Physical or social development concerns prompt parents to seek medical advice for their preschoolers. Caregivers might notice their children not meeting suggested developmental criteria such as speech acquisition or progressing with their motor skills. The Mayo Clinic suggests that by age 2, typical children should understand about 50 words. If you notice delays in certain areas, the Mayo Clinic recommends speaking with your physician. All children develop at their own rate, but a physician can provide an informed assessment of their strengths and needs.

Illness

Preschoolers are exposed to a variety of illness in public, school and day care. Viruses are easily spread among young children because of a lack of hygiene and proper hand washing techniques. Illness such as colds, coughs and diarrhea are common among preschoolers. However, speak with your doctor when children exhibit any new symptom to ensure it is not the sign of a more serious or life-threatening illness. Reduce your children’s need to visit the doctor and encourage frequent hand washing after using the toilet and before eating.

Injuries

Injuries are the single highest reason parents seek a physician’s consultation, according to Partnership for America’s Economic Success. Non-life threatening injuries from exploring their environment are inevitable, but reduce your preschoolers’ need to seek medical attention by shaping their environment in a variety of ways. Install smoke and carbon monoxide detectors, practice gun safety and purchase properly fitted car seats. WebMD additionally suggests teaching your preschoolers basic home safety such as avoidance of hazardous chemicals and hot surfaces.

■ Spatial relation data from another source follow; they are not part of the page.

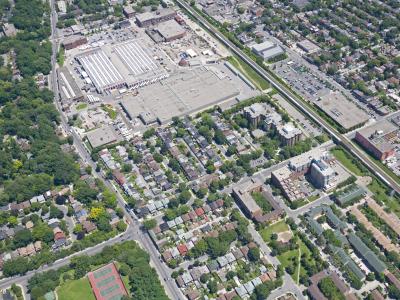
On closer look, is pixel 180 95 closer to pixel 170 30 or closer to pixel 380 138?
pixel 170 30

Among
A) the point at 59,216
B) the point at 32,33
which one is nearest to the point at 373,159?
the point at 59,216

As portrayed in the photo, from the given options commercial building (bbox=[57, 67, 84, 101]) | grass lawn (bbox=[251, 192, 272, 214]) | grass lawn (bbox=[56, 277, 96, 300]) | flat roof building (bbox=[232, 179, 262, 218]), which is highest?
commercial building (bbox=[57, 67, 84, 101])

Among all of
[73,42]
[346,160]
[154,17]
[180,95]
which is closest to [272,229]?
[346,160]

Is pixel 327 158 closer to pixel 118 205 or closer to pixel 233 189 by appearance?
pixel 233 189

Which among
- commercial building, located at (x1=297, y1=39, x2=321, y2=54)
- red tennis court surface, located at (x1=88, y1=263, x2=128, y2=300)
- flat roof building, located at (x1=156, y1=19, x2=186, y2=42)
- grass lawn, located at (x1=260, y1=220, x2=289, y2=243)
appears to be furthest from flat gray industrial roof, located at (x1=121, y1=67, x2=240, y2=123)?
red tennis court surface, located at (x1=88, y1=263, x2=128, y2=300)

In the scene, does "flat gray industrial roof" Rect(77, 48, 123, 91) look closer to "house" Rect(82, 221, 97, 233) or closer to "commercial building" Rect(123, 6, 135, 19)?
"commercial building" Rect(123, 6, 135, 19)

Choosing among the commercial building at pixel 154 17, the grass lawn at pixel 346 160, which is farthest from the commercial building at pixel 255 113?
the commercial building at pixel 154 17

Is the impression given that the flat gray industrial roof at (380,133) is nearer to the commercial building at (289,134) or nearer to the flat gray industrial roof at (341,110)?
the flat gray industrial roof at (341,110)
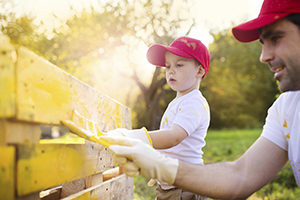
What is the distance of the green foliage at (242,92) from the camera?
81.7 ft

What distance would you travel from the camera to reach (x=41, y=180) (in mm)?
1271

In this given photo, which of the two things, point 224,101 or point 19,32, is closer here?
point 19,32

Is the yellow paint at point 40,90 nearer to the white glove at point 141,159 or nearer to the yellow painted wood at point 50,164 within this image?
the yellow painted wood at point 50,164

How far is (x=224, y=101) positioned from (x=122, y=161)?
26.1m

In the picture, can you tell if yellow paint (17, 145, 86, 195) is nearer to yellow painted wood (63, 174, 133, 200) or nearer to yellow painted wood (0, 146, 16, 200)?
yellow painted wood (0, 146, 16, 200)

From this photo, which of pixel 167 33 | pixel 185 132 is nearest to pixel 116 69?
pixel 167 33

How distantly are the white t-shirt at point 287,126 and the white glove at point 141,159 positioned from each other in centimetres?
79

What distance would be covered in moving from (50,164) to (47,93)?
0.32 meters

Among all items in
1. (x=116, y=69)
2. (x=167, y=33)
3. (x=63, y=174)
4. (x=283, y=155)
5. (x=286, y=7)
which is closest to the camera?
(x=63, y=174)

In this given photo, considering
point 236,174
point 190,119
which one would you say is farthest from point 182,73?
point 236,174

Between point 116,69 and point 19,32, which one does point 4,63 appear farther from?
point 116,69

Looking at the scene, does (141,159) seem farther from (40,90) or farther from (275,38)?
(275,38)

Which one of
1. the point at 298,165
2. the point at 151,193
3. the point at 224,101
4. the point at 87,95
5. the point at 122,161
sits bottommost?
the point at 151,193

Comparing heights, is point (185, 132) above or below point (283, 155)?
above
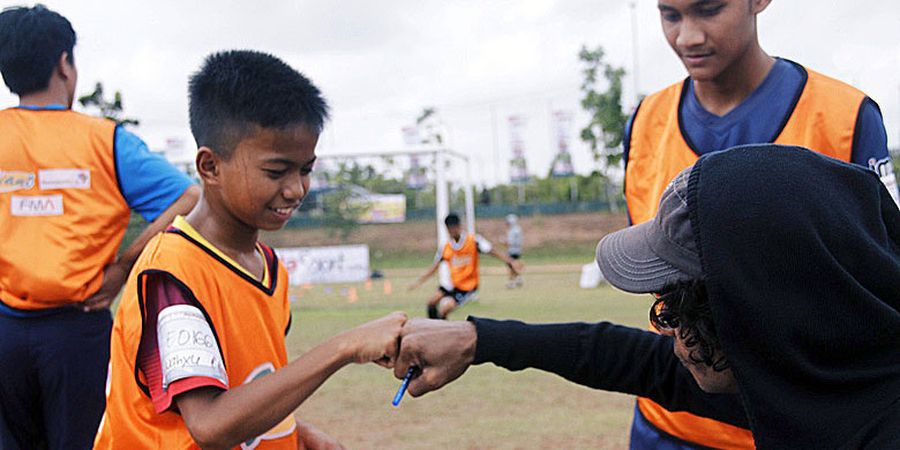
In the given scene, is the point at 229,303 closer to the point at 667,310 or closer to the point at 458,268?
the point at 667,310

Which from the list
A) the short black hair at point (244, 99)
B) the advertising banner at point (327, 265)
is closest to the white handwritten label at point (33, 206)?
the short black hair at point (244, 99)

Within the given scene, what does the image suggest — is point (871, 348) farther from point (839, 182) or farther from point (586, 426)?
point (586, 426)

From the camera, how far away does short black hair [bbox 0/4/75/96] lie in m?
3.54

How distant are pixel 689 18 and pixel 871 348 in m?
1.30

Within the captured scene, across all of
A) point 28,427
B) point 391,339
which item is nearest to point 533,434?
point 28,427

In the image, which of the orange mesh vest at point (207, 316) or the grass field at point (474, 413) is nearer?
the orange mesh vest at point (207, 316)

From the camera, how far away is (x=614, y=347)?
254 cm

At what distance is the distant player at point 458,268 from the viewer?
1402 centimetres

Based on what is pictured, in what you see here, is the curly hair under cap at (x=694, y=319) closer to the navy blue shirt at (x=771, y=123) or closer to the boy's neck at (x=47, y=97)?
the navy blue shirt at (x=771, y=123)

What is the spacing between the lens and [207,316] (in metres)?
2.20

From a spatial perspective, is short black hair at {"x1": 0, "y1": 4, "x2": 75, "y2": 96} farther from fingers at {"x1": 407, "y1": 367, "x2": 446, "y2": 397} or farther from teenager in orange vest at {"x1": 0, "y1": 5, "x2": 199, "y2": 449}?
fingers at {"x1": 407, "y1": 367, "x2": 446, "y2": 397}

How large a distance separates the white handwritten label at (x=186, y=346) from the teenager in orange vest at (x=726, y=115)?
133 centimetres

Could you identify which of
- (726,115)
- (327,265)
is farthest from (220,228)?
(327,265)

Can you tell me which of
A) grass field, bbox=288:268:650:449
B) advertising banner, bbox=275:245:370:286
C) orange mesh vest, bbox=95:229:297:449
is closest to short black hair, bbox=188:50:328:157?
orange mesh vest, bbox=95:229:297:449
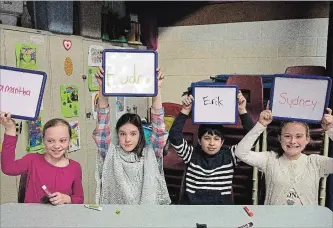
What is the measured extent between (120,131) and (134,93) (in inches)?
8.6

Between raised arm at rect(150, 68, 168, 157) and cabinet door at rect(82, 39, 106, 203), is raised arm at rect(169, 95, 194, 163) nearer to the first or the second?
raised arm at rect(150, 68, 168, 157)

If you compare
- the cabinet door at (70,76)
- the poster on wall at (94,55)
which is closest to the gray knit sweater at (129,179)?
the cabinet door at (70,76)

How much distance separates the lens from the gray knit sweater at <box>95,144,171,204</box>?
1.78 metres

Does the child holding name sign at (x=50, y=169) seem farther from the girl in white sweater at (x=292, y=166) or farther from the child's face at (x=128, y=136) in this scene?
the girl in white sweater at (x=292, y=166)

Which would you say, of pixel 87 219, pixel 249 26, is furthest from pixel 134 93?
pixel 249 26

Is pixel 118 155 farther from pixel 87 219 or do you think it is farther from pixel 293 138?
pixel 293 138

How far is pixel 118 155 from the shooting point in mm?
1837

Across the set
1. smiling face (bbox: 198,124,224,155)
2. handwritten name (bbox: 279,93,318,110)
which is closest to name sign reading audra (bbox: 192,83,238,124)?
smiling face (bbox: 198,124,224,155)

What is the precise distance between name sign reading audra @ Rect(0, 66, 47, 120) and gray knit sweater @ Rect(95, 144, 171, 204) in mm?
449

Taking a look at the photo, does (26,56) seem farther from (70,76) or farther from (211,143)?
(211,143)

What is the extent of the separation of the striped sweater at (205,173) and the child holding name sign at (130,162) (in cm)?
12

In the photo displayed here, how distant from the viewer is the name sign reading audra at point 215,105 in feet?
6.03

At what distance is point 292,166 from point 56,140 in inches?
43.9

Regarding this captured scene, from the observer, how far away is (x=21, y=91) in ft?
5.14
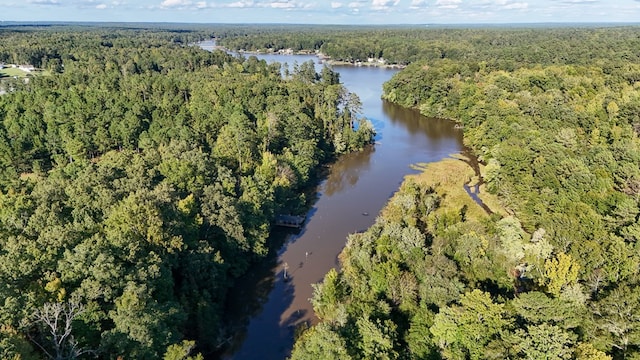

Nutritional and Weight Concerns

According to the Partnership for America’s Economic Success, the number of obese children in the United States has tripled in the past few decades. In addition to obesity, some preschoolers do not consume the daily recommended amounts of vitamins and minerals. A significant percentage of young children not enrolled in a Head Start Program did not consume an adequate amount of certain vitamins such as folate, vitamin C and calcium, according to an article published in the Journal of the American Dietetic Association. Physicians not only help identify weight issues among preschoolers but also suggest diet and exercise tips to incorporate into their daily lives.